1) Thomas Quin who married, in 1816, Charlotte Melian Stawell and they had a son, Thomas Stawell Quin (20th April 1817 - 29th September 1886) who, on 7th May 1844 in Brinny, Co. Cork, married Mary Conner/Connor, the daughter of Rev. Richard Longfield Conner MA, of Downdaniel Castle, Inishannon, the Rector of St. Anne's, Shandon, Cork City.  The daughter of Thomas Stawell Quin and Mary Connor was Mary Frances Melian Quin who later married Rev. George Pring Quick, who would prove the will of the widowed Mary Quin, née Conner, when she died at Firgrove on 10th March 1892.
Thomas Stawell Quin of Firgrove had made his will in 1886 and had named his cousins as Charlotte Orpen Meade, Richard Meade, Thomas Quin Meade and John Meade. Other of the Meade siblings were Elizabeth Quin Meade who died in 1883, Mary de Courcy Meade who died in 1890, and Martha Emma Meade.  Their brother was General John de Courcy Meade.

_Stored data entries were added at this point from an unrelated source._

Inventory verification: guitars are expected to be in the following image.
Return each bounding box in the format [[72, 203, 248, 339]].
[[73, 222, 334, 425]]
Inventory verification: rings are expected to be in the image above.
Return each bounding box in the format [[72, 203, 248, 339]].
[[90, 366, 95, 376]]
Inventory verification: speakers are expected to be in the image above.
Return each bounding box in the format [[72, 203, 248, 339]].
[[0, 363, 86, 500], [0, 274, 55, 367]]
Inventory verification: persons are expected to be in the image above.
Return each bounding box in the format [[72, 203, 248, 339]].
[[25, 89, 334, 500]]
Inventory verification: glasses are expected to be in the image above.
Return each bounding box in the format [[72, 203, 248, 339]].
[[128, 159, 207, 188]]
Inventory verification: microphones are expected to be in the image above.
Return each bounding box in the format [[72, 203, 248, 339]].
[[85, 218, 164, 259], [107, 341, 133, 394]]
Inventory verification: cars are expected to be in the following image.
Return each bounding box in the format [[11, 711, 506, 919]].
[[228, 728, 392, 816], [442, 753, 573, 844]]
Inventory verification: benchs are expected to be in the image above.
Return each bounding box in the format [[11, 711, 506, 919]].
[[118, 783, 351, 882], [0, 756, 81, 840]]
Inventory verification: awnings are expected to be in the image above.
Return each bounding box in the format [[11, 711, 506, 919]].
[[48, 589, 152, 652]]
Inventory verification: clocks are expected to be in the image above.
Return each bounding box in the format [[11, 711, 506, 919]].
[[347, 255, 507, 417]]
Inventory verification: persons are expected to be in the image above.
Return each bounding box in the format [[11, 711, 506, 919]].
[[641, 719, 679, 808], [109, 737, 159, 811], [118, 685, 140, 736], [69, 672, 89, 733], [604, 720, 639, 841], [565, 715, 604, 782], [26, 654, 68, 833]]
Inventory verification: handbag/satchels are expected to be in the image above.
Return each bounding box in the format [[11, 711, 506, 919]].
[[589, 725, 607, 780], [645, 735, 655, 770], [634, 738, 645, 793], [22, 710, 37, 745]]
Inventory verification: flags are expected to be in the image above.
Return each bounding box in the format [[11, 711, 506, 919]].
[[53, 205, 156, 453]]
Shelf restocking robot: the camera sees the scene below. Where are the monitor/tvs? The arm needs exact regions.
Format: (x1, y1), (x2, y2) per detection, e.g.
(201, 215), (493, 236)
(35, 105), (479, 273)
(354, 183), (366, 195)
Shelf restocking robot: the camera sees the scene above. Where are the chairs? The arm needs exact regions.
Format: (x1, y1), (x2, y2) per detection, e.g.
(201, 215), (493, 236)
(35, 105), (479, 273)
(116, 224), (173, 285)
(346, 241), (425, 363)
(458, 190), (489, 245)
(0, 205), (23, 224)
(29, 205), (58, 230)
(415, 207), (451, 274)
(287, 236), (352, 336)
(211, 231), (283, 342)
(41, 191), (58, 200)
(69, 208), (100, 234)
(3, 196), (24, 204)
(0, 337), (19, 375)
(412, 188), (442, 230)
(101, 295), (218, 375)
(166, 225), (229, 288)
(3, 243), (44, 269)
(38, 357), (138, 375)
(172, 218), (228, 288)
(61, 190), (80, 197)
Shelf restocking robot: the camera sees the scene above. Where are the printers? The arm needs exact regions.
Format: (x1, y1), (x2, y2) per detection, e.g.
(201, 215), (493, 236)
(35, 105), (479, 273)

2) Richard Quin, JP, (1790 - 18th May 1870) who settled at Firgrove, Inishannon, and who contributed to Richard Palmer Williams' natural history research.  He might have married a member of the Massey or Ellard families, since his daughters carried those names.   Elizabeth Massey Quin, married in 1882, the Rev. Joseph Edwards Leeds, but this couple divorced in 1891.

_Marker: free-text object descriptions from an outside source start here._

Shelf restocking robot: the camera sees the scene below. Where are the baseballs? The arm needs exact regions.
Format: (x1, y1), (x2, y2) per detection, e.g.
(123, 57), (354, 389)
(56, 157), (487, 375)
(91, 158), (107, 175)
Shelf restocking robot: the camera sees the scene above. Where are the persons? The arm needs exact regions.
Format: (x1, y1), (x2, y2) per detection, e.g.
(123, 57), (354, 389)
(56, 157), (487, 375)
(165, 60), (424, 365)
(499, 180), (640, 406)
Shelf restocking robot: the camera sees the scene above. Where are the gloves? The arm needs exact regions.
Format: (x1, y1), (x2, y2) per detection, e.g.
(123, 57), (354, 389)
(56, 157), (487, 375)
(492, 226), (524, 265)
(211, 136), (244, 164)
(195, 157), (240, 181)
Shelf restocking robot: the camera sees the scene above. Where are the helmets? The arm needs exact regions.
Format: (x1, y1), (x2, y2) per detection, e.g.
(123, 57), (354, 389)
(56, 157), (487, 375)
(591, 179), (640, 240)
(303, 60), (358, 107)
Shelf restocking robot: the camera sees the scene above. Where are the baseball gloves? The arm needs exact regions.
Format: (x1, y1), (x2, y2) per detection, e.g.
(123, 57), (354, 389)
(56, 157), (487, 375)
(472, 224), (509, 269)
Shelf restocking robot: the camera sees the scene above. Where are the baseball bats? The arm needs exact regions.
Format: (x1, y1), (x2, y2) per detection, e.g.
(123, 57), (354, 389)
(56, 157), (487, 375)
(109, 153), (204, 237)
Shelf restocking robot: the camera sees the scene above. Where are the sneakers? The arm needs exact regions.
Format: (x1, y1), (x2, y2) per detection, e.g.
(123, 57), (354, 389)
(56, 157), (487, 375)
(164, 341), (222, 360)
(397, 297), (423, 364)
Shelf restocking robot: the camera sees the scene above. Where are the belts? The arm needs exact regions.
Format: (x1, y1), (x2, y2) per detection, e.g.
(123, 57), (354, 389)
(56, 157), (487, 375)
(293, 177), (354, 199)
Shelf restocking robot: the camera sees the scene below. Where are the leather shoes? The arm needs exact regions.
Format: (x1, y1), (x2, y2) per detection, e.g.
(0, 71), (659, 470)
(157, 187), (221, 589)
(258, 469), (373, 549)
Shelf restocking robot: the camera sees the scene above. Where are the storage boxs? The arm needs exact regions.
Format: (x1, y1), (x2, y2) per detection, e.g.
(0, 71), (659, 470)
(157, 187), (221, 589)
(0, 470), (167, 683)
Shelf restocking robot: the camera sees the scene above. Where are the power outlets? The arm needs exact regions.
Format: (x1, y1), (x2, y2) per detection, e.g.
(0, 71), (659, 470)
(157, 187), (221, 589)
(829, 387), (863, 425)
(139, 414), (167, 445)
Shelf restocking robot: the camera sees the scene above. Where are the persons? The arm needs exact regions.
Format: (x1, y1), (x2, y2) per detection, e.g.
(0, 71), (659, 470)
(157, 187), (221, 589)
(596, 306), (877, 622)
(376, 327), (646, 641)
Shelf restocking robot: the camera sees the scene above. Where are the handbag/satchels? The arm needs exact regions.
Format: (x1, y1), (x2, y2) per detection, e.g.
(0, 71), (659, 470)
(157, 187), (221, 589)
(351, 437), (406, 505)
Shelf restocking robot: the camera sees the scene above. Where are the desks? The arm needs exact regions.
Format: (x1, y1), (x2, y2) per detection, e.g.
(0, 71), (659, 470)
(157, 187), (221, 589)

Sophia Ellard Quin, daughter of Richard Quin JP, married in October 1869 in Inishannon, Henry Webb Junior of Kanturk - this couple had Richard Henry Quin in Cork on 20th August 1870, George William/Atkinson Web born in Kerry on 18th August 1872, Sophia Mary Webb born in Cork on 14th June 1874 and Charles John Savael Webb born in Kerry on 12th May 1878.
Another of Richard Quin's daughters, Charlotte Elizabeth Quin, married in Brinny on 11th October 1850, Shaw Busteed, the son of Captain Henry Busteed of Carrigaline, Co. Cork.  Shaw Busteed died on 11th August 1869 at Ballinrea, Co. Cork.

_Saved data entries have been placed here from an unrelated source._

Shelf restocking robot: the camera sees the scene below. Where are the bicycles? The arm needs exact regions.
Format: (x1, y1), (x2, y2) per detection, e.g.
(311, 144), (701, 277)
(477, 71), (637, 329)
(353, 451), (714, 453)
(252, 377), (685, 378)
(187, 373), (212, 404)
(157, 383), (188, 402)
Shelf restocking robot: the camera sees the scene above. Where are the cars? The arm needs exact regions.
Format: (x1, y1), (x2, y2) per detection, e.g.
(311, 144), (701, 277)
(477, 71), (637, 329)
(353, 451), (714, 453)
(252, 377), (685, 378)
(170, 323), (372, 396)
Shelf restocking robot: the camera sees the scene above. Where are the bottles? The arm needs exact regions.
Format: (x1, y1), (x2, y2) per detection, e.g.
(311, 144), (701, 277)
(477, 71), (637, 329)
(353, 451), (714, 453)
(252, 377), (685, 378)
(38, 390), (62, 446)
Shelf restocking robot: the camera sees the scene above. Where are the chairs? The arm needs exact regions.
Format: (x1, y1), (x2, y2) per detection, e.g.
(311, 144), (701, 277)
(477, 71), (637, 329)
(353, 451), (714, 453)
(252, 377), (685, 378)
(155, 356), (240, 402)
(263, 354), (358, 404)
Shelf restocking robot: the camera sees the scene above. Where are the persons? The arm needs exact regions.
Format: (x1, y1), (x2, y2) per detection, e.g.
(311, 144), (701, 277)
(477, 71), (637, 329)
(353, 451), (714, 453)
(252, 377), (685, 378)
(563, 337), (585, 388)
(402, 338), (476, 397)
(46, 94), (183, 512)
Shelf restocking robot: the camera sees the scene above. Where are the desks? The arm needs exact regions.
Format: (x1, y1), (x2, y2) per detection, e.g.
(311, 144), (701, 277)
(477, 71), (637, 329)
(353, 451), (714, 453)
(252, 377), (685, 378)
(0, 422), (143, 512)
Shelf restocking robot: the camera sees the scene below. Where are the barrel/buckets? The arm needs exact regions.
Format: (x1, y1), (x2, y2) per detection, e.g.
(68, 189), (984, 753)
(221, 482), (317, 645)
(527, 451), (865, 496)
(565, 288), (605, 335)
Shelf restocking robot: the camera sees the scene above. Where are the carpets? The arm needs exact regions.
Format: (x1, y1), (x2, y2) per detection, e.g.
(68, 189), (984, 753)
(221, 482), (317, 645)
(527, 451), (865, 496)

Mary Jane Quin, the daughter of Richard Quin of Firgrove, married in Inishannon on 14th October 1856, Hugh Travers Adams, the son of William Adams.
In Firgrove, Inishannon in 1901 was farmer William John Quin, who had been born in about 1857 to a Richard B. Quin and who married Mary Elizabeth Lane, the daughter of farmer George Mellifont Lane, on 3rd June 1884 in St. Peter's, Cork city.   This couple had 16 surviving children who carried the family names of 'DeVere' and what looks like 'Belsagne'.

3) Bessy/Elizabeth Quin who married, in 1814, Captain John Meade RN, who was the son of Reverend Richard Meade and of Mary de Courcy.   Captain John Meade and Elizabeth Quin had a son, General Sir Richard Meade, as well as Charlotte Orpen Meade, Thomas Quin Meade, General John de Courcy Meade, Elizabeth Quin Meade who died in 1883, Mary de Courcy Meade who died in 1890, and Martha Emma Meade.

4) Charlotte Quin who died young in Leeson Street, Dublin, on 2nd July 1806.


Finally, in Gray’s Inn, London,  in 1784, a Thomas Quin was appointed ‘puisne butler’ on 25th November; later, in 1787, the same man was appointed second butler and panyerman and Steward’s and Chief Butler’s man, in place of Peter Davies who had resigned and been pensioned. Later in the same year, 1787, he was elected Steward and Chief Butler. In 1806,  Thomas Quin, Steward of Gray’s Inn, 2 Holborn Court, gave evidence in the case of Edward Swinney who had been indicted for stealing lead off the roof at Gray’s Inn.  From ‘The Gentleman’s Magazine, Vol.113’:  ‘Aged 68,  Mr.Thomas Quin, many years steward to the Honourable Society of Gray’s Inn; deservedly respected for his integrity, liberality and unassuming manners.’  (1813). 
This Thomas Quin made his will in 1813, but makes no mention of any Irish relations - he mentioned two brothers, William Quin, painter/glazier of Camden Town, and James Quin, yeoman of London, and a son-in-law, Francis Millard. His will was witnessed by John Jeffery Williams of Grays In, a cousin of Thomas Williams of the Bank of Ireland who married Mary Ann Quin;  earlier, in 1788, Thomas Quin of Gray's Inn, London, had witnessed John Jeffery Williams' marriage to Sarah Dignan in St. Leonard's Church, Shoreditch.
Our (possible) paternal great-great-great-great grandfather, John Jeffery Williams, a relation of Thomas Williams of the Bank of Ireland, succeeded Thomas Quin as Steward of Gray’s Inn, the post he held when he died in 1815.